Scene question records
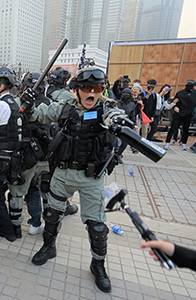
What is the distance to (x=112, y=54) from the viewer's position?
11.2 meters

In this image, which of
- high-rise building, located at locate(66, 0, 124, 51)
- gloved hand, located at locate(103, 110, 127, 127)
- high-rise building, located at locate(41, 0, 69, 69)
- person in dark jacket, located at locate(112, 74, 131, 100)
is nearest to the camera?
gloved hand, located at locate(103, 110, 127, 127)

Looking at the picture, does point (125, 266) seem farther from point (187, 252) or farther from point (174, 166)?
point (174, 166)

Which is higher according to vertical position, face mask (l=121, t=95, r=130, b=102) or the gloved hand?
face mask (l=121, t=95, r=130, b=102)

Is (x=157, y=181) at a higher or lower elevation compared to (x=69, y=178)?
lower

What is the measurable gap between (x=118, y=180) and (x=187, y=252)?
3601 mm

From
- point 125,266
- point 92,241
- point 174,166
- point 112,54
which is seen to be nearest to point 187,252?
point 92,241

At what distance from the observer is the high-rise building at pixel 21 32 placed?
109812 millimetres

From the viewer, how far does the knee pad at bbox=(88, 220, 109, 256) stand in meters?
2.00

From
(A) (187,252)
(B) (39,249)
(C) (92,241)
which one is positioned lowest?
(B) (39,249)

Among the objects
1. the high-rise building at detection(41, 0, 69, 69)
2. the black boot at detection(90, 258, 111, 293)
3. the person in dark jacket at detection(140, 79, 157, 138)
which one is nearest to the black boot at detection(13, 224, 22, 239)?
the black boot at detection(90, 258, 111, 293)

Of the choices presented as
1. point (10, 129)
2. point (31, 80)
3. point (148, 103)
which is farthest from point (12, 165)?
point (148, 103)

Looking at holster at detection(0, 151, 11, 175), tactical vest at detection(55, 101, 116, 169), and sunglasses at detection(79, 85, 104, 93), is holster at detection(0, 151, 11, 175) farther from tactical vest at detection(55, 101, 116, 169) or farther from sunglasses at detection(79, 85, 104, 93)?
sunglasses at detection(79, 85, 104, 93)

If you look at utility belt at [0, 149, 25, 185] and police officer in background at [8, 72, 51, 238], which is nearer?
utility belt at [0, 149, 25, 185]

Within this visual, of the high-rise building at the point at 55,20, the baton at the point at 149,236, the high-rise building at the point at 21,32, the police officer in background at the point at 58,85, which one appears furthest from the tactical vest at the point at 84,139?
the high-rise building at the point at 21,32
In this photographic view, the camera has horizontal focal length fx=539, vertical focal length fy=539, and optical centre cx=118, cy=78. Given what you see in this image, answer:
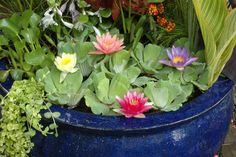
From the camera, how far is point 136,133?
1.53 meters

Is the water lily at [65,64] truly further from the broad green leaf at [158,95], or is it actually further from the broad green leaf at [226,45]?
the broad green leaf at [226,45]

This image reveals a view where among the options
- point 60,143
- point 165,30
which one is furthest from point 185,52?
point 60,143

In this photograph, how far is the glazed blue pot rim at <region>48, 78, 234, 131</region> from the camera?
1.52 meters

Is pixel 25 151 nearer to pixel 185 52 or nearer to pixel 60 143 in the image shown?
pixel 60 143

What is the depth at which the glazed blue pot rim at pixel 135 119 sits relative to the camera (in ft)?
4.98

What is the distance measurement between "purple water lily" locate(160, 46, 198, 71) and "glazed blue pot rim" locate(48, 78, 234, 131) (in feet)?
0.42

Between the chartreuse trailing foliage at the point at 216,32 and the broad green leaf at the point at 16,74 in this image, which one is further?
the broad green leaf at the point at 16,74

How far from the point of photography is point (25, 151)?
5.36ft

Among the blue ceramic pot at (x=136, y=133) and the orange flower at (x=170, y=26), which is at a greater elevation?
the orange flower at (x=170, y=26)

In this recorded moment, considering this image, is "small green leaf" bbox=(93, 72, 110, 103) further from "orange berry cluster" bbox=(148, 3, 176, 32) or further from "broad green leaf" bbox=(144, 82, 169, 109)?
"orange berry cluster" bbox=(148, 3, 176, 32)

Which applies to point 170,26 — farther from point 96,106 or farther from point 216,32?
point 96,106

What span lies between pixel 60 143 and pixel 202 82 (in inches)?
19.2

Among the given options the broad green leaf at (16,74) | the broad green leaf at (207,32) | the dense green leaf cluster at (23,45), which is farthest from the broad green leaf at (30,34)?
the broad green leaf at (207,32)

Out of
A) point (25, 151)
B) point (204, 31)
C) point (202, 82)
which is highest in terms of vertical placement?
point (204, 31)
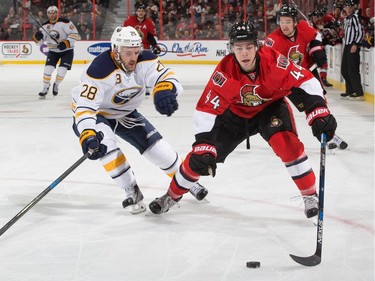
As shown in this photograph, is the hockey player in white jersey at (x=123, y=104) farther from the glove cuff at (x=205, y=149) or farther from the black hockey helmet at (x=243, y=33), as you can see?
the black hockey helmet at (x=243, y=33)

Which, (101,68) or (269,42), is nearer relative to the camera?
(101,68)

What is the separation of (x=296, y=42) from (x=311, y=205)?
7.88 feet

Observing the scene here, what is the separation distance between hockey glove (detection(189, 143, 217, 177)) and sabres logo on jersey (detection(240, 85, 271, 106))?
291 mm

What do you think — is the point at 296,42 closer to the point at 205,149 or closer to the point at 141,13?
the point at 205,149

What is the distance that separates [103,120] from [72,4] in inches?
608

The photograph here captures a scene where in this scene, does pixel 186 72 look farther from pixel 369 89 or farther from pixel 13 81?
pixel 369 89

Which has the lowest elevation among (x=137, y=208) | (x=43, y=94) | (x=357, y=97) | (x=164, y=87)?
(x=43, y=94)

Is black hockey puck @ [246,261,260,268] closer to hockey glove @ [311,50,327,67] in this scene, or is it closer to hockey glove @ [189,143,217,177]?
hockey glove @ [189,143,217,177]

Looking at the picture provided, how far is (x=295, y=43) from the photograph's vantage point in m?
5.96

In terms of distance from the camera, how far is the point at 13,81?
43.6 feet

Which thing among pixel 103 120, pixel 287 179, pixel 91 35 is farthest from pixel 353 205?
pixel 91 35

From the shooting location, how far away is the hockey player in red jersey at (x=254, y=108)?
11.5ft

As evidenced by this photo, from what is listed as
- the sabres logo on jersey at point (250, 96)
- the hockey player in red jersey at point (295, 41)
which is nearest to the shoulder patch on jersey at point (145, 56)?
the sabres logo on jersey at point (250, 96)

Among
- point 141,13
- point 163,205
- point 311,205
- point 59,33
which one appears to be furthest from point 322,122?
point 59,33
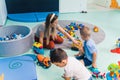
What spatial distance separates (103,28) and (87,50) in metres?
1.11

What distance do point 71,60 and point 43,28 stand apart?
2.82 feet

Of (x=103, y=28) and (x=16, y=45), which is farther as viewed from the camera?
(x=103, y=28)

#### DO THIS
Retype the entries word for word. Omit any images.

#### FINAL RESULT
What is the distance to (x=112, y=54) from the viewer's position?
11.2 meters

In this image, which of
- high-rise building, located at locate(66, 0, 124, 51)
- gloved hand, located at locate(103, 110, 127, 127)
- high-rise building, located at locate(41, 0, 69, 69)
- person in dark jacket, located at locate(112, 74, 131, 100)
is nearest to the camera?
gloved hand, located at locate(103, 110, 127, 127)

Looking at the picture, does point (125, 266) seem farther from point (187, 252) or farther from point (174, 166)?
point (174, 166)

Which is higher according to vertical position, face mask (l=121, t=95, r=130, b=102) or the gloved hand?
face mask (l=121, t=95, r=130, b=102)

Is (x=157, y=181) at a higher or lower elevation compared to (x=69, y=178)?
lower

What is the measurable gap between (x=118, y=180) and (x=187, y=252)?
3601 mm

From
- point 125,266
- point 92,241
- point 174,166
- point 112,54
which is seen to be nearest to point 187,252?
point 92,241

At what distance from the observer is the high-rise building at pixel 21 32 placed?
109812 millimetres

From the viewer, how far does the knee pad at bbox=(88, 220, 109, 256) stand in meters?
2.00

From
(A) (187,252)
(B) (39,249)
(C) (92,241)
which one is positioned lowest?
(B) (39,249)

Among the objects
1. the high-rise building at detection(41, 0, 69, 69)
2. the black boot at detection(90, 258, 111, 293)
3. the person in dark jacket at detection(140, 79, 157, 138)
which one is nearest to the black boot at detection(13, 224, 22, 239)?
the black boot at detection(90, 258, 111, 293)

Of the choices presented as
1. point (10, 129)
2. point (31, 80)
3. point (148, 103)
which is farthest from point (12, 165)?
point (148, 103)

Looking at holster at detection(0, 151, 11, 175), tactical vest at detection(55, 101, 116, 169), and sunglasses at detection(79, 85, 104, 93), is holster at detection(0, 151, 11, 175) farther from tactical vest at detection(55, 101, 116, 169) or farther from sunglasses at detection(79, 85, 104, 93)?
sunglasses at detection(79, 85, 104, 93)

If you look at utility belt at [0, 149, 25, 185] and police officer in background at [8, 72, 51, 238], which is nearer?
utility belt at [0, 149, 25, 185]

Within this visual, of the high-rise building at the point at 55,20, the baton at the point at 149,236, the high-rise building at the point at 21,32, the police officer in background at the point at 58,85, which one appears furthest from the tactical vest at the point at 84,139?
the high-rise building at the point at 21,32
In this photographic view, the camera has horizontal focal length fx=539, vertical focal length fy=539, and optical centre cx=118, cy=78. Given what you see in this image, answer:
From the camera, how far is point 136,133?
1.53 meters

Is the water lily at [65,64] truly further from the broad green leaf at [158,95], or is it actually further from the broad green leaf at [226,45]?
the broad green leaf at [226,45]

This image reveals a view where among the options
- point 60,143
- point 165,30
which one is furthest from point 185,52?
point 60,143

In this photograph, how far is the glazed blue pot rim at <region>48, 78, 234, 131</region> from the camera?
1.52 meters

Is pixel 25 151 nearer to pixel 185 52 or nearer to pixel 60 143 in the image shown?
pixel 60 143

What is the depth at which the glazed blue pot rim at pixel 135 119 sits relative to the camera (in ft)?
4.98

What is the distance measurement between "purple water lily" locate(160, 46, 198, 71) and "glazed blue pot rim" locate(48, 78, 234, 131) (in feet)?
0.42

Between the chartreuse trailing foliage at the point at 216,32 and the broad green leaf at the point at 16,74 in this image, which one is further?
the broad green leaf at the point at 16,74

How far from the point of photography is point (25, 151)?
5.36ft

Among the blue ceramic pot at (x=136, y=133) and the orange flower at (x=170, y=26), which is at a greater elevation?
the orange flower at (x=170, y=26)

In this recorded moment, considering this image, is "small green leaf" bbox=(93, 72, 110, 103) further from "orange berry cluster" bbox=(148, 3, 176, 32) or further from "broad green leaf" bbox=(144, 82, 169, 109)?
"orange berry cluster" bbox=(148, 3, 176, 32)

Which applies to point 170,26 — farther from point 96,106 or farther from point 216,32?
point 96,106

What span lies between pixel 60 143 and pixel 202 82 (in inches)?
19.2

Among the given options the broad green leaf at (16,74) | the broad green leaf at (207,32) | the dense green leaf cluster at (23,45), which is farthest from the broad green leaf at (30,34)?
the broad green leaf at (207,32)

Out of
A) point (25, 151)
B) point (204, 31)
C) point (202, 82)
which is highest in terms of vertical placement?
point (204, 31)
As shown in this photograph, is the hockey player in white jersey at (x=123, y=104) farther from the glove cuff at (x=205, y=149) or farther from the black hockey helmet at (x=243, y=33), as you can see?
the black hockey helmet at (x=243, y=33)

Which, (101,68) or (269,42), is nearer relative to the camera?
(101,68)

What is the separation of (x=296, y=42) from (x=311, y=205)?
7.88 feet

Observing the scene here, what is the separation distance between hockey glove (detection(189, 143, 217, 177)) and sabres logo on jersey (detection(240, 85, 271, 106))?
291 mm

What do you think — is the point at 296,42 closer to the point at 205,149 or closer to the point at 141,13?
the point at 205,149

What is the distance that separates [103,120] from [72,4] in inches?
608

The photograph here captures a scene where in this scene, does pixel 186 72 look farther from pixel 369 89 or farther from pixel 13 81?
pixel 369 89

Which has the lowest elevation among (x=137, y=208) | (x=43, y=94) | (x=357, y=97) | (x=164, y=87)?
(x=43, y=94)

Is black hockey puck @ [246,261,260,268] closer to hockey glove @ [311,50,327,67] in this scene, or is it closer to hockey glove @ [189,143,217,177]?
hockey glove @ [189,143,217,177]

Looking at the picture provided, how far is (x=295, y=43) from the photograph's vantage point in m?
5.96

In terms of distance from the camera, how far is the point at 13,81?
43.6 feet

Which thing among pixel 103 120, pixel 287 179, pixel 91 35 is farthest from pixel 353 205?
pixel 91 35

From the shooting location, how far away is the hockey player in red jersey at (x=254, y=108)?
11.5ft

As evidenced by this photo, from what is listed as
- the sabres logo on jersey at point (250, 96)
- the hockey player in red jersey at point (295, 41)
which is nearest to the shoulder patch on jersey at point (145, 56)?
the sabres logo on jersey at point (250, 96)

Among
- point 141,13
- point 163,205
- point 311,205
- point 59,33
which one appears to be furthest from point 322,122?
point 59,33
What spatial distance separates (103,28) and (87,50) in metres?
1.11

What distance do point 71,60 and point 43,28 stand apart?
2.82 feet

Of (x=103, y=28) and (x=16, y=45), which is farther as viewed from the camera?
(x=103, y=28)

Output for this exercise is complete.